Visti il ricorso in appello e i relativi allegati;

Visti tutti gli atti della causa;

Relatore nell'udienza pubblica del giorno 29 novembre 2018 il Cons. Francesco Gambato Spisani e uditi per le parti gli avvocati Giuliano e Rienzi, l’avvocato dello Stato Federico Basilica, nonché gli avvocati Manto, Musy, Di Pietropaolo e Perfetti;

 

1. Si controverte dei provvedimenti, meglio indicati in epigrafe, con i quali la Banca d’Italia e il Ministero appellati, ciascuno per la rispettiva competenza, hanno amministrato la crisi degli istituti di credito controinteressati appellati disponendone la risoluzione ai sensi degli artt. 20 e ss. del d. lgs. 16 novembre 2015 n.180, che ha introdotto nel nostro ordinamento il relativo istituto, in attuazione della direttiva europea 2014/59/UE del 15 maggio 2014.

2. Per chiarezza, vanno quindi preliminarmente illustrati la genesi ed i contenuti della relativa disciplina, nei limiti di quanto rileva ai fini della decisione.

2.1 Come è noto, i fatti storici che hanno portato ad emanarla possono essere rintracciati nella cd crisi dei mutui subprime, che ha colpito a partire dal 2006 il sistema bancario e finanziario degli Stati Uniti d’America, a causa, in sintesi estrema, dell’ingente aumento di fidi concessi a clientela non in grado di offrire adeguate garanzie di restituzione; a causa dell’interconnessione dei sistemi finanziari su scala globale, la crisi si è infatti propagata all’area europea, ed ha reso necessaria una serie di interventi.
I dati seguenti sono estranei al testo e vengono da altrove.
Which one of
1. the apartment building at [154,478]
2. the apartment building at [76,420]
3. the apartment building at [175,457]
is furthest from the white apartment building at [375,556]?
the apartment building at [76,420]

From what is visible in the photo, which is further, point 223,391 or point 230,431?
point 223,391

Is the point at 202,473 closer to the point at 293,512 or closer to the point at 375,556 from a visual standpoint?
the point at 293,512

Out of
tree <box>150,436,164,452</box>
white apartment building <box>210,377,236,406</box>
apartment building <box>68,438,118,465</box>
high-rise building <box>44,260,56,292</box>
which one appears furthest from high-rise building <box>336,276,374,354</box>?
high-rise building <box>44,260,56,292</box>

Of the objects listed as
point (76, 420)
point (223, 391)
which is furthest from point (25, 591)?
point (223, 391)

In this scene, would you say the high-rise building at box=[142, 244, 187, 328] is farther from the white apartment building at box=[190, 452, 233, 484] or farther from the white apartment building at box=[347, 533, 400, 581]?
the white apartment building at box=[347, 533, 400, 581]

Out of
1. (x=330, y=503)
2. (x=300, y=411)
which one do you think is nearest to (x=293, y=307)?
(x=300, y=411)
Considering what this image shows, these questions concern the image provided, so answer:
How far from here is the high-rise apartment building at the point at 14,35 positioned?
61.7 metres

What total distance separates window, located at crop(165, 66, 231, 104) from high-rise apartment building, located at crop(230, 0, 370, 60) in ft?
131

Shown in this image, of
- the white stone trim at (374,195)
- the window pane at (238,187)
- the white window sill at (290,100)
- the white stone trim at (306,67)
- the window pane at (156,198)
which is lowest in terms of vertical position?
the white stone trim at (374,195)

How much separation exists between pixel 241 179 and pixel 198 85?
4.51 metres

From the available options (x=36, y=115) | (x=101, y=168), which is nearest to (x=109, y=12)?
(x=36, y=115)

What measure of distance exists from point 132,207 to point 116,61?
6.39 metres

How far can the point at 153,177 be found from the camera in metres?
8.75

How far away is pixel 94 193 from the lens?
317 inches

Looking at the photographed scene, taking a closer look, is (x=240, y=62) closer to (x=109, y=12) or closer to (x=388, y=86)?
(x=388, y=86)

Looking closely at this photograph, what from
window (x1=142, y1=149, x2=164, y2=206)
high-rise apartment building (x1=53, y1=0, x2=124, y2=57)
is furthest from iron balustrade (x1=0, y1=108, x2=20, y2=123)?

2.2 Per dato di comune esperienza, di fronte alla crisi di un’istituzione finanziaria, e in particolare di una banca, cui non si possa fare rimedio con i consueti meccanismi di mercato, in particolare con l’ingresso di nuovi soci, ovvero di nuovi capitali, le possibilità di intervento sono fondamentalmente due. In primo luogo, è possibile liquidare la banca in crisi, così come si farebbe per una qualunque impresa insolvente; si tratta però di una scelta difficile da praticare, perché potrebbe creare più problemi di quanti non ne vada a risolvere. Infatti, in questo modo viene a mancare la continuità di funzioni della banca in dissesto, e ciò causa quasi certamente, soprattutto se si tratta di un ente di grandi dimensioni, un pregiudizio all’economia in generale. L’alternativa è quindi l’intervento del potere pubblico, ovvero dello Stato, direttamente o per mezzo di soggetti che ad esso fanno capo, e che si fanno carico di fornire i capitali necessari a risolvere la crisi.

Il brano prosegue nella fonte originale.